Questa pagina è stata trascritta, formattata e riletta. |
114 | daniele cortis |
Venezia, morto da due mesi. Il giornalista asseriva di averla in ufficio e ne pubblicava alcuni periodi.
«La lettera è un pretesto» disse B. raccogliendo e rintascando, ad una ad una, le sue carte disperse. «La lettera è un pretesto. Non ti vogliono.
«Eh no, per questo» osservò un altro, «se la lettera non fosse sua...
«Ma è sua» sussurrò qualcuno, mentre Cortis, saltati i commenti del giornale, leggeva questi terribili periodi:
«Se per ora non si può far di meglio, transeat; cerchiamo di passare come che sia; ma tu sai che io sono cattolico e che confido in quello sviluppo progressivo della civiltà cristiana in cui confidava il conte di Cavour.
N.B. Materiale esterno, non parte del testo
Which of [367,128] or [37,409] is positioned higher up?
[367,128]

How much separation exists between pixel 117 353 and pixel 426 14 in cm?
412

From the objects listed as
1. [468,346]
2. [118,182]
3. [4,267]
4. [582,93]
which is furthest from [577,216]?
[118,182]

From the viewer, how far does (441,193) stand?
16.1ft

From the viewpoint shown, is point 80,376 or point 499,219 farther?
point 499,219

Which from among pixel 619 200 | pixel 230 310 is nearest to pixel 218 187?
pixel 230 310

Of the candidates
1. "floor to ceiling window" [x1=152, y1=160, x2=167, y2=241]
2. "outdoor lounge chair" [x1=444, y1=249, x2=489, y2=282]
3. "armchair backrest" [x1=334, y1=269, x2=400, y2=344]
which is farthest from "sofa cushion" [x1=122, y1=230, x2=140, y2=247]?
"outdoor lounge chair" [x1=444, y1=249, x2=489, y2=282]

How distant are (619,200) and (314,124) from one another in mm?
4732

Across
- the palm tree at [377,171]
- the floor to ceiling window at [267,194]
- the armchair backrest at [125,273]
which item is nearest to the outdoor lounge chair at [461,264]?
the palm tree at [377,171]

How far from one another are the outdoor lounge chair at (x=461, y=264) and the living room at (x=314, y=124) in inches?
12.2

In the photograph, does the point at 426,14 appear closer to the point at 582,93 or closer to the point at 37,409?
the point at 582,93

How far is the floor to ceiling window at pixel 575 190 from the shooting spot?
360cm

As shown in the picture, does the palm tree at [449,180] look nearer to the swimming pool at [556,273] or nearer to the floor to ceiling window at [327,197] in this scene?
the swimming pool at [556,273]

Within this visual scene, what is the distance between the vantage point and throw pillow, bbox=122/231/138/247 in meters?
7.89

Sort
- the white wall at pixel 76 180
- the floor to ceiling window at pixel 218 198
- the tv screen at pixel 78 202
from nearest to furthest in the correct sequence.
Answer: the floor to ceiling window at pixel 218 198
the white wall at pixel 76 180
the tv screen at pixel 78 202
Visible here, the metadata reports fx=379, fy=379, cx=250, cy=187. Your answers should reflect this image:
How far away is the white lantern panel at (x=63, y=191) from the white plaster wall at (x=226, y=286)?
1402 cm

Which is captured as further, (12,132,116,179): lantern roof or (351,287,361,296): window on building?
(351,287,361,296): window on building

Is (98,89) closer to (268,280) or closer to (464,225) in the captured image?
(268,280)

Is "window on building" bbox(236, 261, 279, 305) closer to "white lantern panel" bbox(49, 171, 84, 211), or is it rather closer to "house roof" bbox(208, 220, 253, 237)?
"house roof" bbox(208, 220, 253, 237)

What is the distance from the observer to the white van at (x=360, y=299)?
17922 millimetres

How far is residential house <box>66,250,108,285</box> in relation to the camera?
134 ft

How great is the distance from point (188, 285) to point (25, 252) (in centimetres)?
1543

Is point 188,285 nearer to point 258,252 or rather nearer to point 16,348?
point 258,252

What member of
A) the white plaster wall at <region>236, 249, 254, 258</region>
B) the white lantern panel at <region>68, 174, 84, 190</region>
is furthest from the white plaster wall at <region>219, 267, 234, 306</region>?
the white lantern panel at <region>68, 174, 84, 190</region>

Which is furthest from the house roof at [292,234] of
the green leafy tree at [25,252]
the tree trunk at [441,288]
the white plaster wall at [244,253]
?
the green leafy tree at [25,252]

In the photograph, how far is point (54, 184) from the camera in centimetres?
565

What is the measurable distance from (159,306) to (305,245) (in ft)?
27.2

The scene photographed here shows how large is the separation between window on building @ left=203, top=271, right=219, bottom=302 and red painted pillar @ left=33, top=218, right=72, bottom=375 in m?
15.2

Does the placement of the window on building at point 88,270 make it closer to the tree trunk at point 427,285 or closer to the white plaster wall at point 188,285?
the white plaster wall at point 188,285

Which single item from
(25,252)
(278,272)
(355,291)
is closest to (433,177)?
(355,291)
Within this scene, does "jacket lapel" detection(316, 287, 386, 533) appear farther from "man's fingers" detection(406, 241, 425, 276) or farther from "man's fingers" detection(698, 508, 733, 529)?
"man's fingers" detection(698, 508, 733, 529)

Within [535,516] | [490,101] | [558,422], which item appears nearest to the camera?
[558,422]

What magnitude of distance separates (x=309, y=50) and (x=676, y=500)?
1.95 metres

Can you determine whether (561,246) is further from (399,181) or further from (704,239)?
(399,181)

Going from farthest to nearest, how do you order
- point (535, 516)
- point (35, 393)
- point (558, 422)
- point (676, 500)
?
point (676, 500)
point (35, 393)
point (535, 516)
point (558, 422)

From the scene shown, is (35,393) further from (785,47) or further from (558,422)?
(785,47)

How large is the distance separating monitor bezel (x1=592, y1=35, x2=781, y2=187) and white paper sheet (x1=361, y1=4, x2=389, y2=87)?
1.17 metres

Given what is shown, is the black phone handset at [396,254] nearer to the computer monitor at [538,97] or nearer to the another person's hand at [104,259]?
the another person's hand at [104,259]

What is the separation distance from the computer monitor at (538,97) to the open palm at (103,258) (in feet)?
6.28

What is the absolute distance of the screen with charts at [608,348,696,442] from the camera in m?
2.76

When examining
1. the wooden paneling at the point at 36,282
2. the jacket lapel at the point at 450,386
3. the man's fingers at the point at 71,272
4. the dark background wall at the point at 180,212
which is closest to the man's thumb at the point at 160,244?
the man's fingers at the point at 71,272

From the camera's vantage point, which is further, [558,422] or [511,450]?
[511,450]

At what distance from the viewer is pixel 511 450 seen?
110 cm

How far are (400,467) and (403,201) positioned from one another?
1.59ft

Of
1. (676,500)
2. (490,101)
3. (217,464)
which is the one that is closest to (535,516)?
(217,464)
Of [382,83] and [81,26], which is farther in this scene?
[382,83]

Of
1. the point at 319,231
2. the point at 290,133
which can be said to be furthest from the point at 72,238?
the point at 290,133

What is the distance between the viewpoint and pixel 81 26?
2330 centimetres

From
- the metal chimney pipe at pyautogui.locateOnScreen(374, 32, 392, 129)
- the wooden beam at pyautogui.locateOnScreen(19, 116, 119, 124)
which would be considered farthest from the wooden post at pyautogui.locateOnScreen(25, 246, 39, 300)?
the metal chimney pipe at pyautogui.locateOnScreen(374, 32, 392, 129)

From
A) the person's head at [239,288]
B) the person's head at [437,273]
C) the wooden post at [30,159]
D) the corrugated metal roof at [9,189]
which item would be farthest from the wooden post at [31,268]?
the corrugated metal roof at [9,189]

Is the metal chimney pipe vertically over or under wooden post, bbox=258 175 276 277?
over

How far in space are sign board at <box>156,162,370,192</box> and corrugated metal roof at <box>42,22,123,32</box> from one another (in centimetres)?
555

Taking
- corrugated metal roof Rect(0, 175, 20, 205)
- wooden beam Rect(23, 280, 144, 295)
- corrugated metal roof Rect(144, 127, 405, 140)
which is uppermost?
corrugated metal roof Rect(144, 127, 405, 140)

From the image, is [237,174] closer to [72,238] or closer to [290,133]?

Perciò affretto col desiderio il momento in cui si costituirà un partito parlamentare, un elemento di governo con questo ideale. Che alcuni tentativi per muovere la pubblica opinione sieno falliti, oportebat; tu sai meglio di me che questa è stata sempre la preparazione storica di tutte le imprese grandi e difficili. Altri ancora ne cadranno, ma io sono fermamente convinto che a un dato momento questo partito sorgerà per effetto di necessità politiche, e che allora, anzi prima di allora, si troverà l’eroe, come direbbe il tuo Carlyle, per condurlo; dietro al quale eroe, o nelle prime o nelle ultime file, ci sarà pure, se vivo, il tuo
Daniele Cortis.»
«Altro che mia!» esclamò Cortis verso colui che ne aveva espresso il dubbio. «Altro che mia! Perfettamente mia!